I've made an attempt to write a (somewhat dynamic) fixed-with-column parser. Take a look: http://codepad.org/oAiKD0e7 (it's too long for SO, but it's mostly just "data").
What I've noticed
Text-Data is left aligned with padding on the right like "hello___" (_ = space)
Numerical data is right aligned with padding on the left "___42"
If you want to use my code there's yet stuff to do:
The record types 12.x have variable column count (after some static columns), you'd have to implement another "handler" for it
Some of my width's are most probably wrong. I think there is a system (like numbers are 4 characters long and text 8 characters long, with some variations for special cases). Someone with domain knowledge and more than one sample file could figure out the columns.
Getting the raw-data out is only the first step, you have to map the raw-data to some useful model and write that model to the database.
With that file structure you're basically in need of reverse engineering a proprietary format. Yes, it is space delimited but the format does not follow any kind of standard like CSV, YAML etc. It is completely proprietary with what seems to be a header and separate section with headers of their own.
I think your best bet is to try and see if there's some other type of export that can be done such as Excel or XML and working from there. If there isn't then see if there's an html output of some kind that can be screen scraped, and pasted into Excel and seeing what you get.
Due to everything I mentioned above it will be VERY difficult to massage the file in its current form into something that can be sensibly imported into a database. (Note that from the file structure a number of tables would be needed.)
you can use split with a regular expression (zero or more spaces).
I will try and let you know.
There doesnt seem to be a structure with you data.
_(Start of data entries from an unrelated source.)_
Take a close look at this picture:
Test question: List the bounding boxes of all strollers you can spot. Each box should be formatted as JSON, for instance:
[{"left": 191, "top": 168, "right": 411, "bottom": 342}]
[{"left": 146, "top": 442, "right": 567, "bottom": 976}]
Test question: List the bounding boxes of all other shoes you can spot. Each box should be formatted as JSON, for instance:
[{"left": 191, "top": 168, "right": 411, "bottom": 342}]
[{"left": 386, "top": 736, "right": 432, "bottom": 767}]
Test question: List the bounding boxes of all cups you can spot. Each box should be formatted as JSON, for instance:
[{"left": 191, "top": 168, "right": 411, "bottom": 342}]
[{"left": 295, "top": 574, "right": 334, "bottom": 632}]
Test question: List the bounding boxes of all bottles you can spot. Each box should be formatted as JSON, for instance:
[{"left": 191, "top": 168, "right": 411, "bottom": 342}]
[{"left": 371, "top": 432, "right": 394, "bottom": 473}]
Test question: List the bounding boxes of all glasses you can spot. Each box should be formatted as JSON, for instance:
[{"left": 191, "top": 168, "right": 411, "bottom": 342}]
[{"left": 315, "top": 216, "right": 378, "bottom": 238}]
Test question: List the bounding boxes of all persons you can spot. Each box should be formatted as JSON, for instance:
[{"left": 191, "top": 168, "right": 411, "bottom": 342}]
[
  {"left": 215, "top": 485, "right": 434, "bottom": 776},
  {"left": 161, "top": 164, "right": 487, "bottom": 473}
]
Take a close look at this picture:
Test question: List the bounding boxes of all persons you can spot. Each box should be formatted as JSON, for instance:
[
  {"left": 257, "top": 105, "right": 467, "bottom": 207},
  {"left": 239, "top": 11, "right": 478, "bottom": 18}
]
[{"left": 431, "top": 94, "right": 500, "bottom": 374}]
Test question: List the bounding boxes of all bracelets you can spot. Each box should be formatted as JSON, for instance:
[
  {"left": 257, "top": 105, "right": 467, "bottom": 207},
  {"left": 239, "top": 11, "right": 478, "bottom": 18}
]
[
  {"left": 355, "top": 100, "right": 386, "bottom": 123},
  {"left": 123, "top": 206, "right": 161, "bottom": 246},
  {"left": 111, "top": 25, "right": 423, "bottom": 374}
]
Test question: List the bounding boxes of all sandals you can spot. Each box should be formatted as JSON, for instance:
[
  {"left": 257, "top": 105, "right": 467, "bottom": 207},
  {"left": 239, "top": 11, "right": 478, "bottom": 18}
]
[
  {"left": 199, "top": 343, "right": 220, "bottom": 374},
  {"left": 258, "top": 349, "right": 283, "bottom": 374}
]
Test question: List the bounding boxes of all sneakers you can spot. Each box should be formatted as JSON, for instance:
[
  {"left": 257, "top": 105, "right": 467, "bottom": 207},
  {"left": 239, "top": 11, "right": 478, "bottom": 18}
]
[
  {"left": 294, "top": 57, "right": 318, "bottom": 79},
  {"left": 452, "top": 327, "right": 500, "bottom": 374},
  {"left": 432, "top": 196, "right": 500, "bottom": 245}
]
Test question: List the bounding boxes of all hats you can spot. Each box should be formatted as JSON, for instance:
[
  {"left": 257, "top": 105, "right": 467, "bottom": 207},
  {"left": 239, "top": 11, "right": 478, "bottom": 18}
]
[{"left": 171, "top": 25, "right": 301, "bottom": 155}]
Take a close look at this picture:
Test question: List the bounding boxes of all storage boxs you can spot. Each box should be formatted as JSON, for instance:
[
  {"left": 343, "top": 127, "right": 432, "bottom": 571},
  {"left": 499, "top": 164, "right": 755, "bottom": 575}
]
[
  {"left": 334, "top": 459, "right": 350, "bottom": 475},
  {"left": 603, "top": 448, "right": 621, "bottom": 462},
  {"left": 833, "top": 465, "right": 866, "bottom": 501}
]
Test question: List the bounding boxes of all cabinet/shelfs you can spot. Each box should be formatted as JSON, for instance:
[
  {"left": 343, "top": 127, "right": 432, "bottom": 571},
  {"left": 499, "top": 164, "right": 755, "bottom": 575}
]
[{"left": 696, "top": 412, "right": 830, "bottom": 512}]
$data = "12.1 0 1144713 751 17 Y 8 517 526 537 542 550 556 561 567 17 ";
$arr = preg_split("/ +/", $data);
print_r($arr);
Array
(
[0] => 12.1
[1] => 0
[2] => 1144713
[3] => 751
[4] => 17
[5] => Y
[6] => 8
[7] => 517
[8] => 526
[9] => 537
[10] => 542
[11] => 550
[12] => 556
[13] => 561
[14] => 567
[15] => 17
[16] =>
)
Try this preg_split("/ +/", $data); which splits the line by zero or more spaces, then you will have a nice array, that you can process. But looking at your data, there is no structure, so you will have to know which array element corresponds to what data.
Good luck.
Open it with excel and save it as comma-delimited. Treat consecutive delimiters as one, or not. Then resave it with excel as a csv, which will be comma-separated and easier to import to mysql.
EDIT:
The guy who says to use preg_split on "[ +]" is giving you essentially the same answer as I just did above.
The question is what to do after that, then.
Have you determined yet how many "row types" there are? Once you've determined that and defined their characteristics it will be a lot easier to write some code to go through it.
If you save it in csv, you can use the PHP fgetcsv function and related functions. For each row, you would check it's type and perform operations depending on the type.
I noticed that your data rows could possibly be divided on whether or not the first column's data contains a "." so here's an example of how you might loop through the file.
while($row = fgetcsv($file_handle)) {
if(strpos($row[0],'.') === false) {
// do something
} else {
// do something else
}
}
"do something" would be something like "CREATE TABLE table_$row[0]" or "INSERT INTO table" etc.
Ok, and here's some more observation:
Your file is really like multiple files glued together. It contains multiple formats. Notice all the rows starting with "4" next have a 4-letter company abbreviation followed by full company name. One of them is "caco". If you search for "caco", you find it in multiple "tables" within the file.
I also notice "smuwtfa" (days of the week) sprinkled around.
Use clues like that to determine the logic of how to treat each row.